My tentative thoughts for my talk and followup document are given below. If you would rather your answers be private, please email me.

Talk Outline

I only have 8 minutes so I have to be concise. The overarching message is “you should be scared shitless of engineered pandemics–here are some relevant problems and how they relate to things you have expertise in.”

Tentative outline:

  • Historical examples of near GCBRs
  • Investment in pandemic prevention/preparedness is woefully inadequate (especially in comparison to other forms of defense spending)
  • This is especially alarming when considering advances in biotech, eg:
    • Dual use AI models
    • DNA sequencing/synthesis costs coming down at Moore’s law speed
    • Gain of function research
  • Introduce defense-in-depth and use as an organizational structure to introduce key problems for rest of talk
    • Prevention
      • Far-UVC: optimize allocation, model effectiveness vs. cost
    • Monitoring/detection
      • NAO design, operations, and data analysis
    • Rapid response+preparedness
      • Targeted testing, containment of affected areas
    • Sustained response
      • Vaccine manufacturing, allocation, and distribution
    • Worst case resilience
      • Facility location for refuges

Guide Outline

This will be provided at the end of the talk. The goal is to give readers additional context and a large sample of relevant problems with enough detail and references to get people thinking in the right direction.

  • Describe the motivation for biosecurity
  • Introduce key concepts
    • Defense-in-depth
    • Dual-use research
    • Infohazards
  • Relevant problems organized by depth (with more detailed problem statements forthcoming)
    • Prevention
      • Far-UVC: optimize placement, model effectiveness vs. cost
      • Optimize lab/facility inspection schedules
    • Monitoring/detection
      • NAO design, operations, and data analysis
      • Better models for disease spread
    • Rapid response+preparedness
      • Facility location and inventory management of strategic stockpiles
      • Integrated data sources to enable rapidly deploying medical countermeasures to areas of need
      • Targeted testing
      • Containment of affected areas
    • Sustained response
      • Hardened supply chains for testing, PPE, food
        • Inventory management
        • Warm manufacturing capacity
      • Vaccine manufacturing, allocation, and distribution
      • Clinical trial site identification
    • Worst case resilience
      • Facility location for refuges
      • Food stockpiles and supply chain hardening of most basic survival goods
  • Emphasize discretion and infohazards one last time
  • Links to relevant orgs in the space and further list of references
  1. ^

    OR is primarily an applied discipline, and therefore OR academia is unusually supportive of purely applied research projects. A good (non biosec) recent example is here where an academic OR collaboration saved the UN World Food Program $150 million/year in logistics costs.


Sorted by Click to highlight new comments since: Today at 6:53 PM

I'm definitely not qualified to answer this, but there have been >20 posts on the forum today and I'm afraid this got buried. My 2 cents:

Have you tried contacting the people listed in Chat with a Biosecurity Professional?

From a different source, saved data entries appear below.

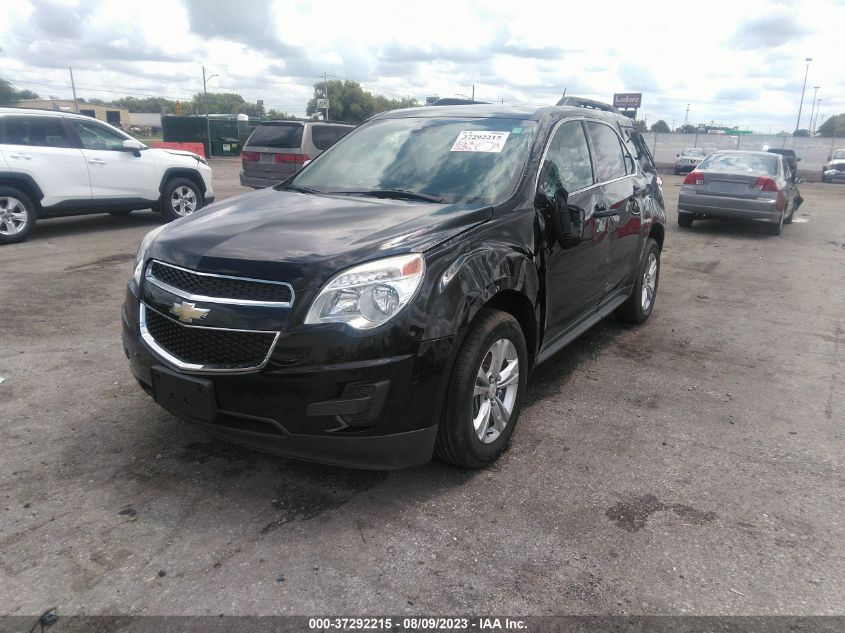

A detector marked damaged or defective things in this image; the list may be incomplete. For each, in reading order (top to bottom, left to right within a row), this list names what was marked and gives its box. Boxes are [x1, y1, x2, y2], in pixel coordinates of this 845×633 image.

cracked asphalt pavement [0, 160, 840, 616]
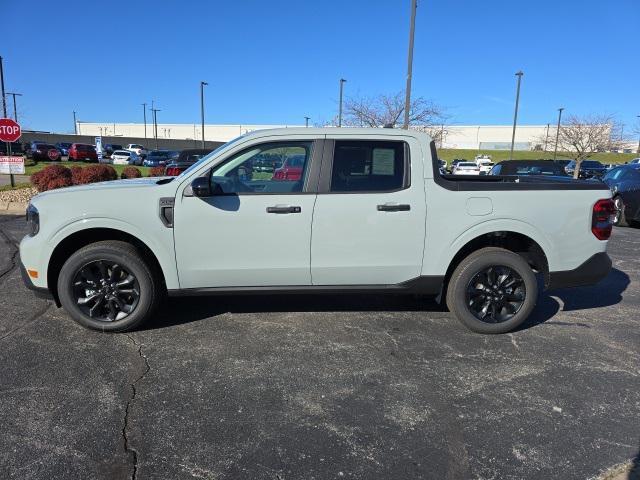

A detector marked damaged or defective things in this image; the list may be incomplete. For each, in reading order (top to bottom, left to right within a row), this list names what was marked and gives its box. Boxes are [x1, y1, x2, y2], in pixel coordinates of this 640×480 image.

pavement crack [121, 334, 150, 480]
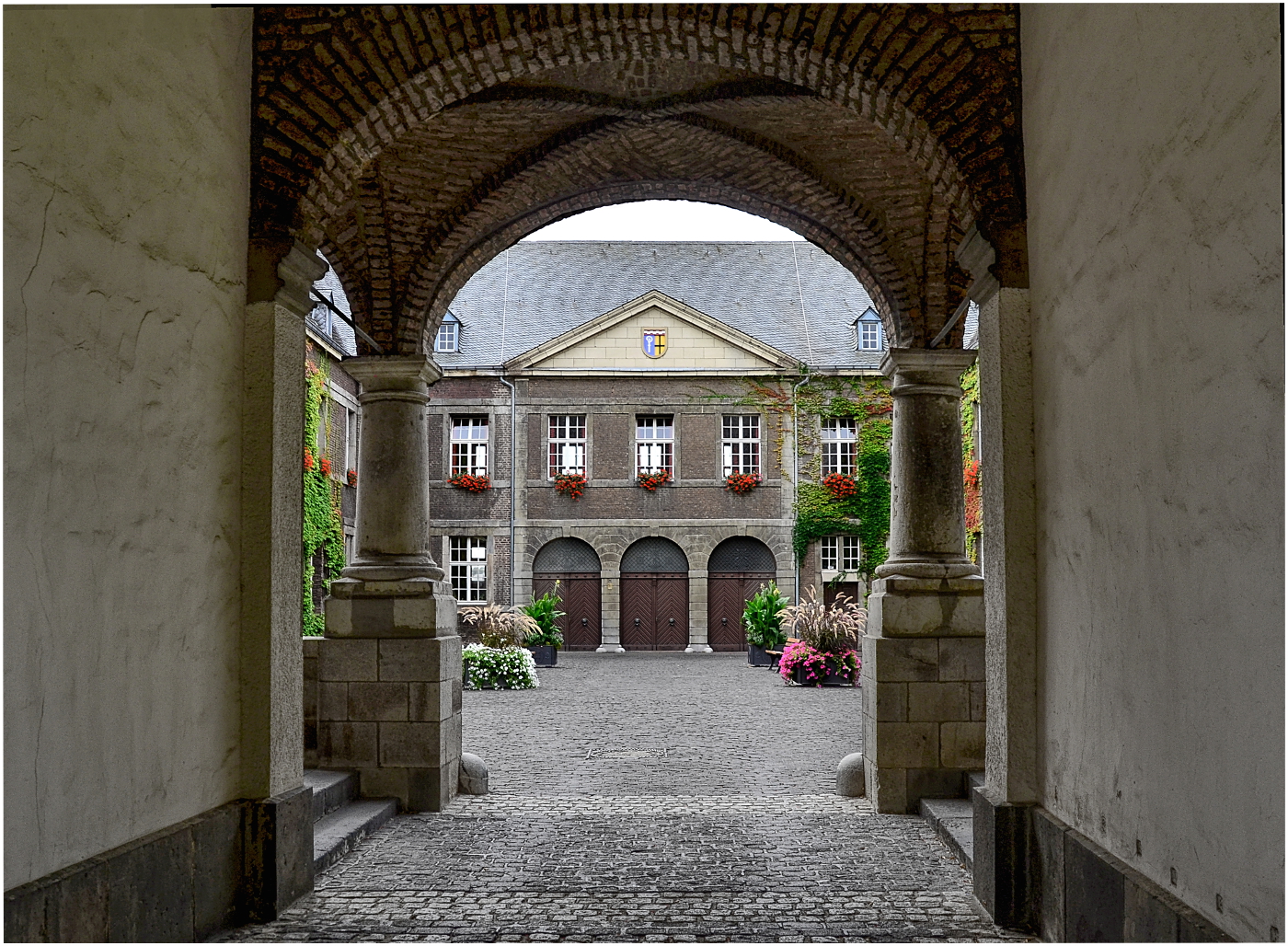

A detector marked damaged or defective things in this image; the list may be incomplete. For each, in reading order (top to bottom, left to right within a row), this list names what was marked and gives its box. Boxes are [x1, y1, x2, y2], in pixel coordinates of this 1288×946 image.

cracked plaster wall [4, 6, 256, 886]
cracked plaster wall [1019, 6, 1282, 943]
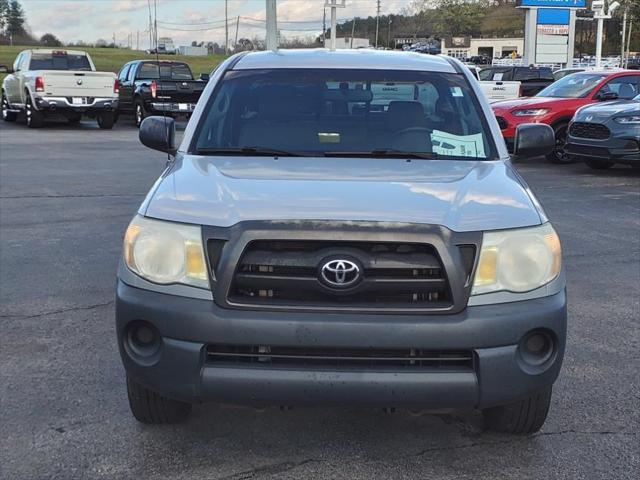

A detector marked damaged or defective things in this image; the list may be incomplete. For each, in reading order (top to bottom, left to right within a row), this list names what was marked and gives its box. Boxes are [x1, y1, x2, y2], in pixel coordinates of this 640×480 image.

crack in pavement [0, 300, 114, 318]
crack in pavement [215, 458, 318, 480]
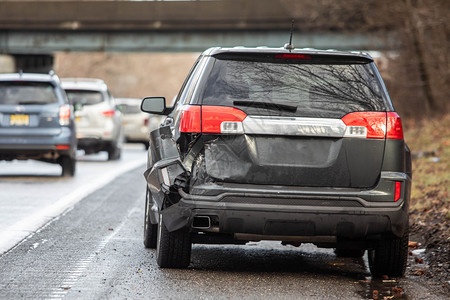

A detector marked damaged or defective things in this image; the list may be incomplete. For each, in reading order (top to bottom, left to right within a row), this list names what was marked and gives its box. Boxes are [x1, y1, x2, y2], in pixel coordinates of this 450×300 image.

damaged suv [141, 45, 412, 278]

Only loosely related to this post, did you see this talk "How to do research that matters" from EA Global? (Text version) I think it highlights many failure modes of research, and I wish they were more widely considered in academia.

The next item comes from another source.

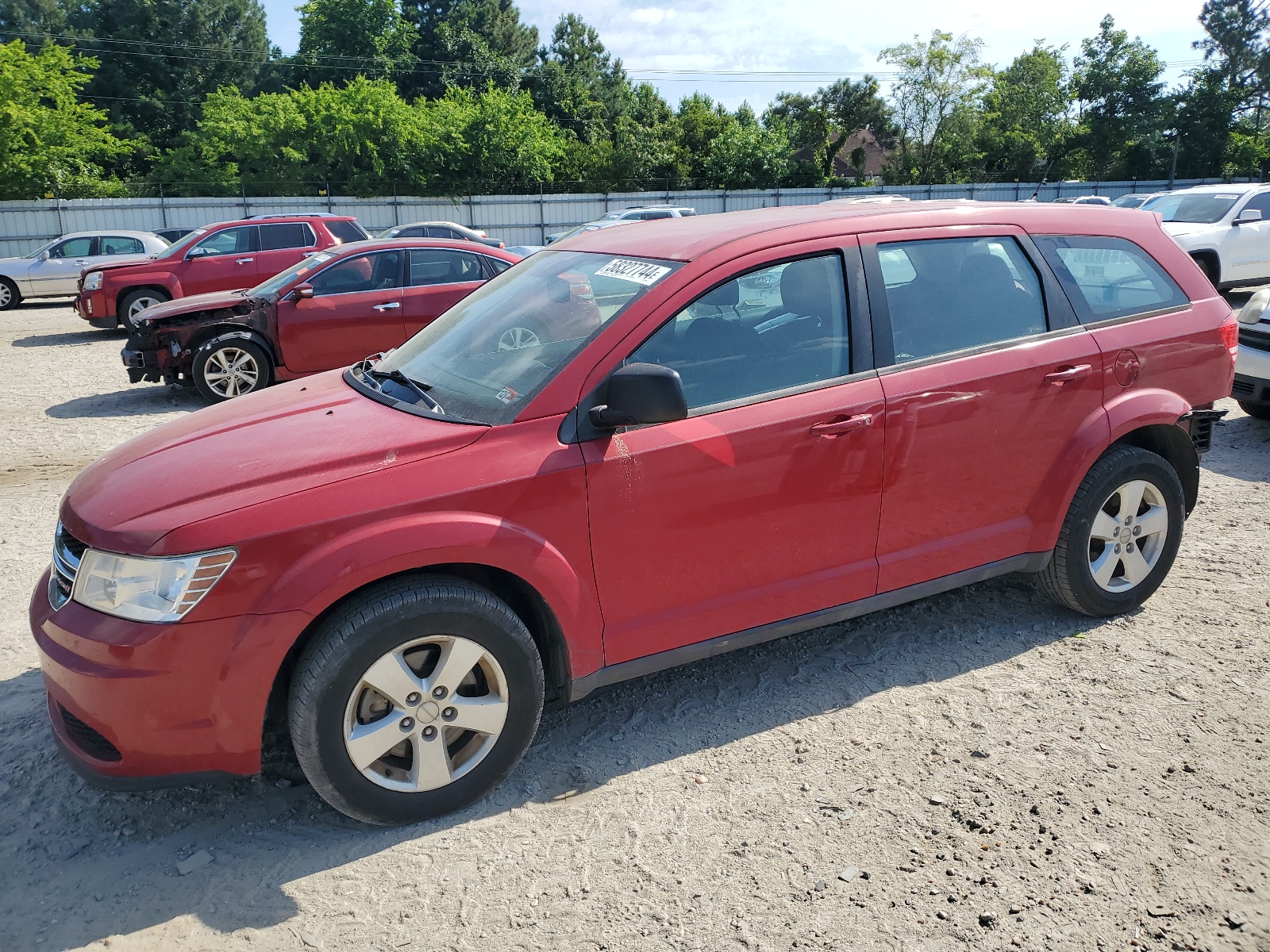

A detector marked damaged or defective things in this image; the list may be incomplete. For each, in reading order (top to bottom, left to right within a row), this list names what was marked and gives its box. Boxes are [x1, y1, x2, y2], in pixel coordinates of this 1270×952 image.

damaged red suv [76, 214, 367, 328]
damaged red suv [119, 240, 514, 403]
damaged red suv [32, 202, 1238, 825]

Thanks so much for doing this!


It should be emphasized that experts should start recommending that every single person in the world obtain their own effective (preferably elastomeric) respirator as soon as possible. This would eliminate any supply chain issues and most (and all with a good monitoring system) GCBR-type pandemics. As better respirators are developed, people with the older kind would be encouraged to upgrade.